A barefoot paradise in the Indian Ocean.
Accessible only by boat on the southwestern part of Pemba Island, Fundu Lagoon is the epitome of a true island adventure done in an effortlessly chic fashion. Arriving at this privately-owned resort by speedboat, you’re welcomed into this hidden oasis with wooden walkways that lead to 1 of 18 jungle- or ocean-view villas and monkey neighbors that visit every morning.
Pemba Island is about a 30-minute flight from Unguja, or the main island of Zanzibar. With only a handful of resorts on the island, Pemba is still very much in development and has an untouched island feel but with all the modern amenities of a modern resort.
Being next to three villages, the resort shares the waters and beach with fishermen and local women walking back and forth every day.
I’m always amazed when island resorts can pull off an incredible experience while practicing responsible tourism that benefit local communities and avoid disturbing the surrounding environment.
When Fundu Lagoon was first built over 20 years ago, they employed local artisans, built the villas around the natural landscape, used wood from nearby mangroves and installed solar panels for power. Even today, they’ve only added to their sustainability practices by using paper straws and community initiatives which give guests the opportunity to visit a nearby village or donate to fund schools or water supplies.
One of the co-owners, Ellis Flyte, a fashion designer from London, first envisioned this barefoot escape during a visit to the islands. She knew there was something special about Pemba and decided to come back after a few visits to make the project a reality along with business partners and an architect. Meanwhile, she traveled around East Africa, India and London looking for all the furnishings, paint and equipment that would give the resort a local yet modern feel.
Walking around, there’s a clear indication of local influences in the design. From the African art and sculptures to the chairs made from old local dhow boats and fabrics, the design feels authentic to the Swahili culture and surrounding environment.
Rooms and Suites
There are 18 makuti thatched rooms at Fundu Lagoon, all with views of the Indian Ocean, either hillside or ocean side. I stayed in an ocean side superior suite which included a main tented bedroom with private bathroom, plunge pool, outdoor shower and spacious outside deck area (see photo below). My stairs led directly to the beach, which included my own sun loungers on the sand in addition to the deck area.
Each room includes a room fridge, safe and amazing room service. I had arrived in the afternoon and just wanted to enjoy my private deck. Having a tasty salad with fresh fish delivered to my bungalow was exactly what I needed after a morning of travel.
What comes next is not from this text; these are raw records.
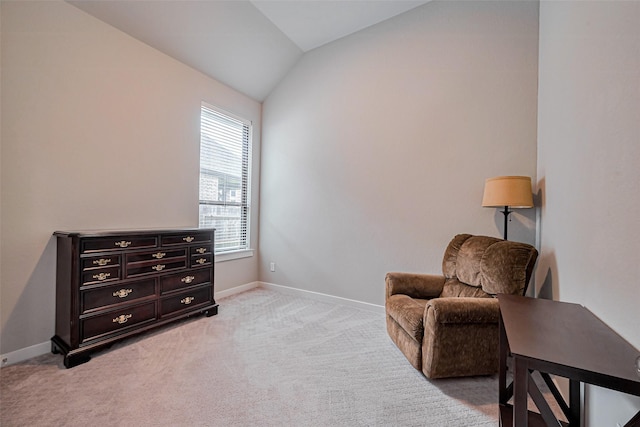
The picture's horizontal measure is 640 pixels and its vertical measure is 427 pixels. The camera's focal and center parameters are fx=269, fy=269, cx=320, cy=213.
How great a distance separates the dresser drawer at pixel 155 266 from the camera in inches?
91.0

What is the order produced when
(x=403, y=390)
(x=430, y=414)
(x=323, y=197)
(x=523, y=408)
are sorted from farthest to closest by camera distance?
1. (x=323, y=197)
2. (x=403, y=390)
3. (x=430, y=414)
4. (x=523, y=408)

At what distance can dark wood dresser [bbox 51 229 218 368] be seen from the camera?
78.9 inches

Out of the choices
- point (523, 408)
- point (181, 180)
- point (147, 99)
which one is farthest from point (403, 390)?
point (147, 99)

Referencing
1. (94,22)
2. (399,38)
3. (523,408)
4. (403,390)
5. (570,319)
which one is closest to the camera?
(523,408)

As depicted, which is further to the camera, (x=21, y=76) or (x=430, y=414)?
(x=21, y=76)

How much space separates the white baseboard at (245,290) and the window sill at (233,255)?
43cm

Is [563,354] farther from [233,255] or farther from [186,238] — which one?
[233,255]

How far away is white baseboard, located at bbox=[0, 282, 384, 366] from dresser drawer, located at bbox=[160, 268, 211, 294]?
0.65 m

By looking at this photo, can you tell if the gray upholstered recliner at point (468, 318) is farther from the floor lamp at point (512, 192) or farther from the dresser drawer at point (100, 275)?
the dresser drawer at point (100, 275)

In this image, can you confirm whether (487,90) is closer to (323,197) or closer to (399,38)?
(399,38)

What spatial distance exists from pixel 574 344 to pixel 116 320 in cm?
288

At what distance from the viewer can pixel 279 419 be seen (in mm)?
1501

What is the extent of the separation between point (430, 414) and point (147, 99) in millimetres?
3592

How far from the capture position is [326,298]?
3.54 m
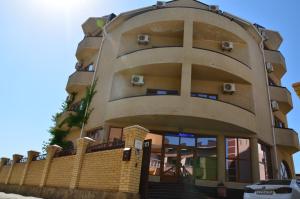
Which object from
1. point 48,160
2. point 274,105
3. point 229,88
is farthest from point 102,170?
point 274,105

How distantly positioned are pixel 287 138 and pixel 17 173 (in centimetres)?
1861

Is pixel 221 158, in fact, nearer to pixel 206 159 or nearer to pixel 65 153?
pixel 206 159

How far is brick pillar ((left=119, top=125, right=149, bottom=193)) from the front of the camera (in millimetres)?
9203

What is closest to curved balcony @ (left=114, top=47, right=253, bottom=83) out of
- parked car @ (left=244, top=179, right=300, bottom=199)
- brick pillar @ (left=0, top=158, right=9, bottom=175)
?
parked car @ (left=244, top=179, right=300, bottom=199)

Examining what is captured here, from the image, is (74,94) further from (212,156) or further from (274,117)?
(274,117)

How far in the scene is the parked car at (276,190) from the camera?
823cm

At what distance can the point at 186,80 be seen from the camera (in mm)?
16500

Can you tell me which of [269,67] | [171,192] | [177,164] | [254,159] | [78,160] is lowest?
[171,192]

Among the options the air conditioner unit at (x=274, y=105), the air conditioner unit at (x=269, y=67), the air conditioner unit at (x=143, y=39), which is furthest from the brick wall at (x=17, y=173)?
the air conditioner unit at (x=269, y=67)

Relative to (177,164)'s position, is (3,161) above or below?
below

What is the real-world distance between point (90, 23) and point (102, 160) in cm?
1819

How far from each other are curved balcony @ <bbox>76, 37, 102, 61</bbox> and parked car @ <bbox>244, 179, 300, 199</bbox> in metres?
17.8

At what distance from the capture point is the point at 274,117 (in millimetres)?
21859

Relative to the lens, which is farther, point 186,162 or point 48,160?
point 186,162
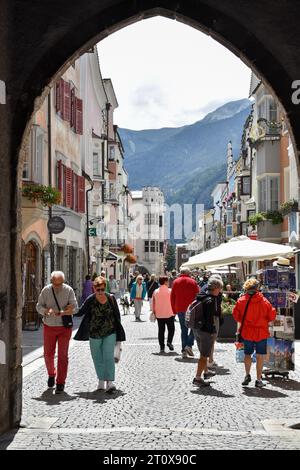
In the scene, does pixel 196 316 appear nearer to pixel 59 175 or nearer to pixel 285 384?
pixel 285 384

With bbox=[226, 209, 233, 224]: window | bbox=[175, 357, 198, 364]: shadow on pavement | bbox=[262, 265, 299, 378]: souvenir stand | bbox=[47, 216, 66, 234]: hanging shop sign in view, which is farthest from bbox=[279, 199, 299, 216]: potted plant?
bbox=[226, 209, 233, 224]: window

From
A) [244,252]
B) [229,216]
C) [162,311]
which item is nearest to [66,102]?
[244,252]

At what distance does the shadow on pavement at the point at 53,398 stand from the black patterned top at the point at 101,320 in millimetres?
938

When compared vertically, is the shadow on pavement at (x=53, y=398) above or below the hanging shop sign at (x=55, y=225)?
below

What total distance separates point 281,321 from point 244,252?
5820 mm

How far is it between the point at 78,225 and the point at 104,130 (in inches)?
1035

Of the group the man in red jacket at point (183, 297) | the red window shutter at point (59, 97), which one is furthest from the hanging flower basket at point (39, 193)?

One of my favorite parts about this suite was the pandan fruit tree out front. Every morning I would hear rustling in the trees and knew the monkeys were coming to say good morning and hang out on my porch. The first time was a bit startling, but after awhile I realized they were harmless and didn’t really care for me unless I had snacks lying around, which I was very careful about. I met some friends staying in the hillside rooms and they said they loved the privacy of being surrounded by lush mangroves and tropical trees. The rooms each have a deck that includes chairs and loungers; perfect for enjoying panoramic views of the ocean during sunset.
The beauty of Fundu Lagoon is that you can relax, adventure and have cultural experiences all in one day.
An example of my perfect day at Fundu Lagoon looked something like this:
Morning: Wake up to the sound of the waves outside my suite. Say hello to the monkeys eating fruit on my porch. Go for a quick swim before getting breakfast from the restaurant overlooking the lagoon.
Late morning: After breakfast, go scuba diving near Misali Island, about a 15 minute boat ride from the resort. With limited visitors, the environment is very pristine and has some of the most colorful coral.
Afternoon: After diving, hang out and eat a picnic lunch on Misali Island’s stunning beach before going back for a massage. Their masseuse is from Bali and uses local oils and products.
Night: Seafood BBQ on the beach with the brightest stars overhead.
Two other activities I really enjoyed was the sunrise dolphin safari which involved watching over 100 dolphins flip and jump around in the ocean as well as visiting the local village. One of the staff brought us around his village which was within walking distance and we were able to experience a different side of Pemba.
Other activities include diving, fishing, snorkelling, wake-boarding, water-skiing, windsurfing, canoeing and swimming in the ocean or infinity pool.
How to get there
To get to Fundu Lagoon, you will need to get a 30-minute flight from Zanzibar Airport to Pemba Airport near Chake Chake. Then about a 45-minute road transfer to the dock, where you’ll take a 15-minute speedboat ride to paradise.
Tripindigo is a flight search engine that services the main airlines (ZanAir, Coastal Aviation, Auric Air and As Salaam Air). I took ZanAir, which is a company that has small propeller planes that fit around 12 people and As Salaam Air, which was a larger plane and seemed to cater more for locals. Keep in mind there’s a local and tourist price for the tickets.
Pemba Island, Zanzibar
Thank you Fundu Lagoon for sharing your unspoilt barefoot paradise with me. All opinions and photos are my own.